Um rapaz de 30 anos, tentou matar a namorada de 23 e depois se matou com um tiro na boca, no início da madrugada de sábado (29), no bairro Aristides Vieira, em Três Pontas.

Foto: rede social

De acordo com a Polícia Militar, Jonathan Carlos Soares e Larissa da Silva Camilo, haviam saído juntos por volta das 22:00 horas consumido bebida alcoólica. Eles chegaram na casa dele cerca de duas horas depois, na Rua Sebastião Xavier de Brito e ela foi para o quarto e se deitou na cama. O rapaz a todo momento dizia que era para Larissa se levantar e não dormir. Ela se virou para a parede e ouviu o barulho de um tiro. Quando olhou para o namorado, viu que Jonathan estava com uma arma na mão. O namorado fez outro disparo em direção a Larissa, que atingiu sua mão direita, transfixiou e atingiu a sua cabeça.

Quando ela percebeu que Jonathan queria lhe matar, a moça se levantou da cama e, quando estava saindo do quarto para pedir socorro, viu quando ele colocou o revólver na boca, disparou a arma e caiu no chão. O tiro saiu na nuca.
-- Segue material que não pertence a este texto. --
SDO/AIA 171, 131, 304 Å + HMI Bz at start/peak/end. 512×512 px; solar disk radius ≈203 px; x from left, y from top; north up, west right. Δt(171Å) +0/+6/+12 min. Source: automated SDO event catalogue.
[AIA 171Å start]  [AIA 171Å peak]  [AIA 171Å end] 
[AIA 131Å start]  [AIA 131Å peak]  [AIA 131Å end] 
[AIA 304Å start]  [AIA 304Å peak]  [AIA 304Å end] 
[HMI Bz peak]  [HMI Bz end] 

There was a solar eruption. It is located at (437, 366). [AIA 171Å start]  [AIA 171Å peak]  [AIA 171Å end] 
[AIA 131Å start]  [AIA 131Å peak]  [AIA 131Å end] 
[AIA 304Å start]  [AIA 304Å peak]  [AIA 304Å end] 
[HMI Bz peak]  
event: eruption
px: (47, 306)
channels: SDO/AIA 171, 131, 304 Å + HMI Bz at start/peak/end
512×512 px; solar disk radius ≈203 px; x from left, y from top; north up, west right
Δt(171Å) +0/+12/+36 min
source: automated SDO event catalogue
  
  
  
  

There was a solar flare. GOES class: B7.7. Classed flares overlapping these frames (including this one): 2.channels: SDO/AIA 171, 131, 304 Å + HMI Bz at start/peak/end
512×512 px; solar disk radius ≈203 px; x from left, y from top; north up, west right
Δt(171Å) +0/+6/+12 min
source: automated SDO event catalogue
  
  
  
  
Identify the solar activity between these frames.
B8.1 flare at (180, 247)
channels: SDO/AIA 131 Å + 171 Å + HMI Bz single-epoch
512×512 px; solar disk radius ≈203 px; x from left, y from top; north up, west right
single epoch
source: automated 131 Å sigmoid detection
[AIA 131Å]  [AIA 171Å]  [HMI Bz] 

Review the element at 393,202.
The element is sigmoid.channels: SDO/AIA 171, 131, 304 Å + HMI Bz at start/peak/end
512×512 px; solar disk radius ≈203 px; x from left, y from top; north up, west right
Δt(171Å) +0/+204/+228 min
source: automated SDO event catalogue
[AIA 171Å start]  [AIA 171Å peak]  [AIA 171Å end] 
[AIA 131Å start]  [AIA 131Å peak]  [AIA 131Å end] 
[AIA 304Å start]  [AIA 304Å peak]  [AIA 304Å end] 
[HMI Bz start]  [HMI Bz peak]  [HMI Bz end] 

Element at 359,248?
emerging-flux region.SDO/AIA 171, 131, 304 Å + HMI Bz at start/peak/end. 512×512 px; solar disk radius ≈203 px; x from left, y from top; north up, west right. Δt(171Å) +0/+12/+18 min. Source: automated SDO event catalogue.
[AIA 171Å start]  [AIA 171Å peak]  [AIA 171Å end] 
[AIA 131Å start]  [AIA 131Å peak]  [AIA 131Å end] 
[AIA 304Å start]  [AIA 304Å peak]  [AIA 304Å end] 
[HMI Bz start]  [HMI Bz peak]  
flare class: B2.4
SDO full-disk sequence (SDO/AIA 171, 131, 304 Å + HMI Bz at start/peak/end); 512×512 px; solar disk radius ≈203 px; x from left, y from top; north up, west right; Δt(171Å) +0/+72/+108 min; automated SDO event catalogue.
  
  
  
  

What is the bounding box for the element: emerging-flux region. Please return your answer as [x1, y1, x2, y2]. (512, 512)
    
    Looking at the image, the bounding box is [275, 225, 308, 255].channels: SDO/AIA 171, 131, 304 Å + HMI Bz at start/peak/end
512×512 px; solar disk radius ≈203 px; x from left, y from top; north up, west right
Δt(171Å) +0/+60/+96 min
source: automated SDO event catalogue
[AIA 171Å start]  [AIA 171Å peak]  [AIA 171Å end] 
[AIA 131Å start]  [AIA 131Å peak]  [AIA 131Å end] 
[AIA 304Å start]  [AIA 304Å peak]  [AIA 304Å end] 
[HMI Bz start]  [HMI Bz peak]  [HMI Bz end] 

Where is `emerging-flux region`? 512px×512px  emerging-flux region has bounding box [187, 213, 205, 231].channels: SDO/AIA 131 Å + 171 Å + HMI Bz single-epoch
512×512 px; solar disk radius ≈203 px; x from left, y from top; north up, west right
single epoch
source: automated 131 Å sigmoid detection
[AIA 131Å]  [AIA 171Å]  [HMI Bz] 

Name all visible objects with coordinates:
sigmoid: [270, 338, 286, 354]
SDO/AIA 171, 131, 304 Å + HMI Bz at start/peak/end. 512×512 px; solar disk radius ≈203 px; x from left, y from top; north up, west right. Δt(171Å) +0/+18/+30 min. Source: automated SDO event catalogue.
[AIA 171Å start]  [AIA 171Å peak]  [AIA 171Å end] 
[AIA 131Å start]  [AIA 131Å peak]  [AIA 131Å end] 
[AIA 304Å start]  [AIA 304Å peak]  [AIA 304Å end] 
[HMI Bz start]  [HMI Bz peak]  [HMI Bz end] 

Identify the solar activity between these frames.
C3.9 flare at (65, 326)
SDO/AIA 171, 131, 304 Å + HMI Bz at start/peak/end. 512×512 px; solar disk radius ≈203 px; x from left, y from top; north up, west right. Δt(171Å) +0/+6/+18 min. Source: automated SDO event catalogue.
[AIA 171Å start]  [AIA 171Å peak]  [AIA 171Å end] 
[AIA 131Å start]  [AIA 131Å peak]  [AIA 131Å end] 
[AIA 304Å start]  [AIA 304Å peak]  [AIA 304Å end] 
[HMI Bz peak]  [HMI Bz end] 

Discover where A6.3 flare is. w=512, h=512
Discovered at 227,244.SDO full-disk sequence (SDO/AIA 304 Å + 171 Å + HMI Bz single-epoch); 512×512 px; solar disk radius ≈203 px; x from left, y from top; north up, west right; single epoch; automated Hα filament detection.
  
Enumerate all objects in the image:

Larissa saiu para a rua gritando por socorro.

A Polícia Militar foi chamada e quando chegaram, entraram na residência e encontraram com Jonathan no chão ainda com vida. Ele foi socorrido pelo Serviço de Atendimento Móvel de Urgência (Samu) para o Pronto Atendimento Municipal (PAM), mas ele não resistiu aos ferimentos e morreu logo em seguida.

Larissa também foi socorrida e em seguida encaminhada para cirurgia de urgência no Hospital São Francisco de Assis. De acordo com o neurocirurgião Dr. Felipe Zanatelli, a bala atravessou a mão direita dela e atingiu a cabeça acima da orelha direita. O projétil ficou alojado no cérebro, mas o médico conseguiu retirar os fragmentos e ela não deve ficar com sequelas. A cirurgia durou cerca de uma hora e foi muito bem sucedida. Quando foram efetuado os disparo, ela colocou a mão direita na frente, o que ajudou a amortecer o impacto da bala. Após a cirurgia, ela foi encaminhada à Unidade de Terapia Intensiva (UTI) e está consciente.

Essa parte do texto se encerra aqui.